Records drawn from a dataset
# # #

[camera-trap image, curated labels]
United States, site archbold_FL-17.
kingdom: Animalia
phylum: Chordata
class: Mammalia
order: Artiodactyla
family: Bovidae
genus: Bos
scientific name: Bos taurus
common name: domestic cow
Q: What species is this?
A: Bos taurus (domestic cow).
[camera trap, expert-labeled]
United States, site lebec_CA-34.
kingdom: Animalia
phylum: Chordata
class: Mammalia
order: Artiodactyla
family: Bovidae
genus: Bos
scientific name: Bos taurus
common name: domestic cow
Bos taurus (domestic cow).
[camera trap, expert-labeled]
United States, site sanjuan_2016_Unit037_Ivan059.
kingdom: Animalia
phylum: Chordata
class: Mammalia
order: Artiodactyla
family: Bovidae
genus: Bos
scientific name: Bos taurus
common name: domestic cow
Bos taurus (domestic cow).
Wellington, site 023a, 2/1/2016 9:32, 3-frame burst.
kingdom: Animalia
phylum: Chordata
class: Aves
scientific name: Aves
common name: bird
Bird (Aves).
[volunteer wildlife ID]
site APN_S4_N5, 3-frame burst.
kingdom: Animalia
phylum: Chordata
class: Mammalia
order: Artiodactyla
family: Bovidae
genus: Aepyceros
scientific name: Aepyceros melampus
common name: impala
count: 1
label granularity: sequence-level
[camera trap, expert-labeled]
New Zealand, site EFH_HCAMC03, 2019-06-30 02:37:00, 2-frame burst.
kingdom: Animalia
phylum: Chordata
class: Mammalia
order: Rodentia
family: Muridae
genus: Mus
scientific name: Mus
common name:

# # #

ACTIVITY
The answer is the full set of records above, repeated exactly.

REPLY TO THE EXERCISE
[camera-trap image, curated labels]
United States, site archbold_FL-17.
kingdom: Animalia
phylum: Chordata
class: Mammalia
order: Artiodactyla
family: Bovidae
genus: Bos
scientific name: Bos taurus
common name: domestic cow
Q: What species is this?
A: Bos taurus (domestic cow).
[camera trap, expert-labeled]
United States, site lebec_CA-34.
kingdom: Animalia
phylum: Chordata
class: Mammalia
order: Artiodactyla
family: Bovidae
genus: Bos
scientific name: Bos taurus
common name: domestic cow
Bos taurus (domestic cow).
[camera trap, expert-labeled]
United States, site sanjuan_2016_Unit037_Ivan059.
kingdom: Animalia
phylum: Chordata
class: Mammalia
order: Artiodactyla
family: Bovidae
genus: Bos
scientific name: Bos taurus
common name: domestic cow
Bos taurus (domestic cow).
Wellington, site 023a, 2/1/2016 9:32, 3-frame burst.
kingdom: Animalia
phylum: Chordata
class: Aves
scientific name: Aves
common name: bird
Bird (Aves).
[volunteer wildlife ID]
site APN_S4_N5, 3-frame burst.
kingdom: Animalia
phylum: Chordata
class: Mammalia
order: Artiodactyla
family: Bovidae
genus: Aepyceros
scientific name: Aepyceros melampus
common name: impala
count: 1
label granularity: sequence-level
[camera trap, expert-labeled]
New Zealand, site EFH_HCAMC03, 2019-06-30 02:37:00, 2-frame burst.
kingdom: Animalia
phylum: Chordata
class: Mammalia
order: Rodentia
family: Muridae
genus: Mus
scientific name: Mus
common name:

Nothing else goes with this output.